Top 12 of 2012: “Django Unchained” (An Essay By Djake)

Good Evening! Tonight we’ll continue looking back at 2012 with a review by Djake (“The D’s silent,” he assured me). This movie also made our group’s Top 12 list, even though it came out in the final week of 2012. It’s also currently leading our Readers’ Poll of The Best Movies of 2012, which you should be sure to participate in by going here. Anyhow, without further ado, here’s the review:


Djake: I knew I would love Django Unchained as soon as I heard Quentin Tarantino was making a “Southern” about a slave seeking revenge. It truly is a story tailor-made for Tarantino’s sensibilities. And I was happy to hear that he was finally making his all-out Spaghetti western. He has flirted with the genre before in Pulp Fiction, Kill Bill and Inglourious Basterds, but never fully adhered to my favorite sub-genre. Django is finally the epic western he has promised to make his entire career.

As most people already know, Django Unchained takes its name from the great Django (1966) starring Franco Nero (who makes a brilliant cameo in Unchained) and directed by the other Italian Sergio, that is Sergio Corbucci. After the success of Django in Europe, the Italians rushed out (as they do with any popular picture) to make copies and unofficial sequels. None of these offshoots starred Nero (except the delayed sequel, 1987’s Django Strikes Again) and none were directed by Corbucci, but they used the mythic stranger Django as the antihero and protagonist who avenged women and others throughout the Spaghetti West. Tarantino said that he wanted to make his own version of Django, like he did with Pai Mei in Kill Bill (a Kung Fu staple in literally hundreds of Hong Kong films) but this time Django was a slave in the pre-Civil War South who takes his revenge on evil slave owners and traders. And what a bloody revenge it is!

+ + +

What to do →
(a) Write out the passage of the Django Unchained review from "Djake: I knew" to "his entire career.".
(b) According to the Django Unchained review, who directed the 1966 film Django?
The listing that comes next is separate material and has no connection to the Django Unchained review.

Data shown →
+ + +

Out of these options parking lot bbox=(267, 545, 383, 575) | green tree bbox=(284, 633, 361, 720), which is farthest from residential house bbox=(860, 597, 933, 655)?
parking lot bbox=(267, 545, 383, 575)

+ + +

Per-task answers →
(a)
Djake: I knew I would love Django Unchained as soon as I heard Quentin Tarantino was making a “Southern” about a slave seeking revenge. It truly is a story tailor-made for Tarantino’s sensibilities. And I was happy to hear that he was finally making his all-out Spaghetti western. He has flirted with the genre before in Pulp Fiction, Kill Bill and Inglourious Basterds, but never fully adhered to my favorite sub-genre. Django is finally the epic western he has promised to make his entire career.

(b) Sergio Corbucci